Records contained in a dataset
*** Block opens ***
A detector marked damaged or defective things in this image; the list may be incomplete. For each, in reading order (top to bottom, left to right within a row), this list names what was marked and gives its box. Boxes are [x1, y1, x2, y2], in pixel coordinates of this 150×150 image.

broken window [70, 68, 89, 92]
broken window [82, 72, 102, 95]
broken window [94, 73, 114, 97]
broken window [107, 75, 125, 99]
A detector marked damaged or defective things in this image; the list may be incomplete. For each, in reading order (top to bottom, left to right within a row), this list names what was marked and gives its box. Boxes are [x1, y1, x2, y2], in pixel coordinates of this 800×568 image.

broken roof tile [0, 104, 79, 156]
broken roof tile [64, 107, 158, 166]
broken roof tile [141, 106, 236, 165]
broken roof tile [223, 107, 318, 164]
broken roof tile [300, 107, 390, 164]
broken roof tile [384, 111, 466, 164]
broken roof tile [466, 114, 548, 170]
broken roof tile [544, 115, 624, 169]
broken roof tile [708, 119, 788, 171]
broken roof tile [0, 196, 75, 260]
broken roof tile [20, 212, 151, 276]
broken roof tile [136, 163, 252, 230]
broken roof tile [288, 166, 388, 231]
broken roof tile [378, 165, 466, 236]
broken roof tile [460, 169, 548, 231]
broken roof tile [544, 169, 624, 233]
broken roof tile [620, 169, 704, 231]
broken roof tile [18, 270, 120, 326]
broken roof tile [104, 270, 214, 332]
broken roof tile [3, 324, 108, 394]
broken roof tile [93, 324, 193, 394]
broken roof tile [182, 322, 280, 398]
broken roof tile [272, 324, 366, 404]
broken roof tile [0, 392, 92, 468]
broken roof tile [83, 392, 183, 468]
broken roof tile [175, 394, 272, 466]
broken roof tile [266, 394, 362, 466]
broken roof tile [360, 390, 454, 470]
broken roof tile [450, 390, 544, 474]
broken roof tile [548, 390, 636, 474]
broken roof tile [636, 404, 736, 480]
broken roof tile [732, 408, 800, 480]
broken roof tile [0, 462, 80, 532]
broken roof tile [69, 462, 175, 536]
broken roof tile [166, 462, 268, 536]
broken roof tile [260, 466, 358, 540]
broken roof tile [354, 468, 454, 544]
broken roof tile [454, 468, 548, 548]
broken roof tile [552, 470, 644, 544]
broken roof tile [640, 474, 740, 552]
*** Block closes ***
Problem> Transcribe all entries word for word.

Expected output>
A detector marked damaged or defective things in this image; the list may be incomplete. For each, in reading order (top to bottom, left to right within a row), this list names what was marked and gives its box. Boxes are [x1, y1, x2, y2], in pixel coordinates of this 150×150 image.

broken window [70, 68, 89, 92]
broken window [82, 72, 102, 95]
broken window [94, 73, 114, 97]
broken window [107, 75, 125, 99]
A detector marked damaged or defective things in this image; the list may be incomplete. For each, in reading order (top to bottom, left to right within a row), this list names what was marked and gives its box. Boxes are [x1, y1, x2, y2], in pixel coordinates of this 800×568 image.

broken roof tile [0, 104, 79, 156]
broken roof tile [64, 107, 158, 166]
broken roof tile [141, 106, 236, 165]
broken roof tile [223, 107, 318, 164]
broken roof tile [300, 107, 390, 164]
broken roof tile [384, 111, 466, 164]
broken roof tile [466, 114, 548, 170]
broken roof tile [544, 115, 624, 169]
broken roof tile [708, 119, 788, 171]
broken roof tile [0, 196, 75, 260]
broken roof tile [20, 212, 151, 276]
broken roof tile [136, 163, 252, 230]
broken roof tile [288, 166, 388, 231]
broken roof tile [378, 165, 466, 236]
broken roof tile [460, 169, 548, 231]
broken roof tile [544, 169, 624, 233]
broken roof tile [620, 169, 704, 231]
broken roof tile [18, 270, 120, 326]
broken roof tile [104, 270, 214, 332]
broken roof tile [3, 324, 108, 394]
broken roof tile [93, 324, 193, 394]
broken roof tile [182, 322, 280, 398]
broken roof tile [272, 324, 366, 404]
broken roof tile [0, 392, 92, 468]
broken roof tile [83, 392, 183, 468]
broken roof tile [175, 394, 272, 466]
broken roof tile [266, 394, 362, 466]
broken roof tile [360, 390, 454, 470]
broken roof tile [450, 390, 544, 474]
broken roof tile [548, 390, 636, 474]
broken roof tile [636, 404, 736, 480]
broken roof tile [732, 408, 800, 480]
broken roof tile [0, 462, 80, 532]
broken roof tile [69, 462, 175, 536]
broken roof tile [166, 462, 268, 536]
broken roof tile [260, 466, 358, 540]
broken roof tile [354, 468, 454, 544]
broken roof tile [454, 468, 548, 548]
broken roof tile [552, 470, 644, 544]
broken roof tile [640, 474, 740, 552]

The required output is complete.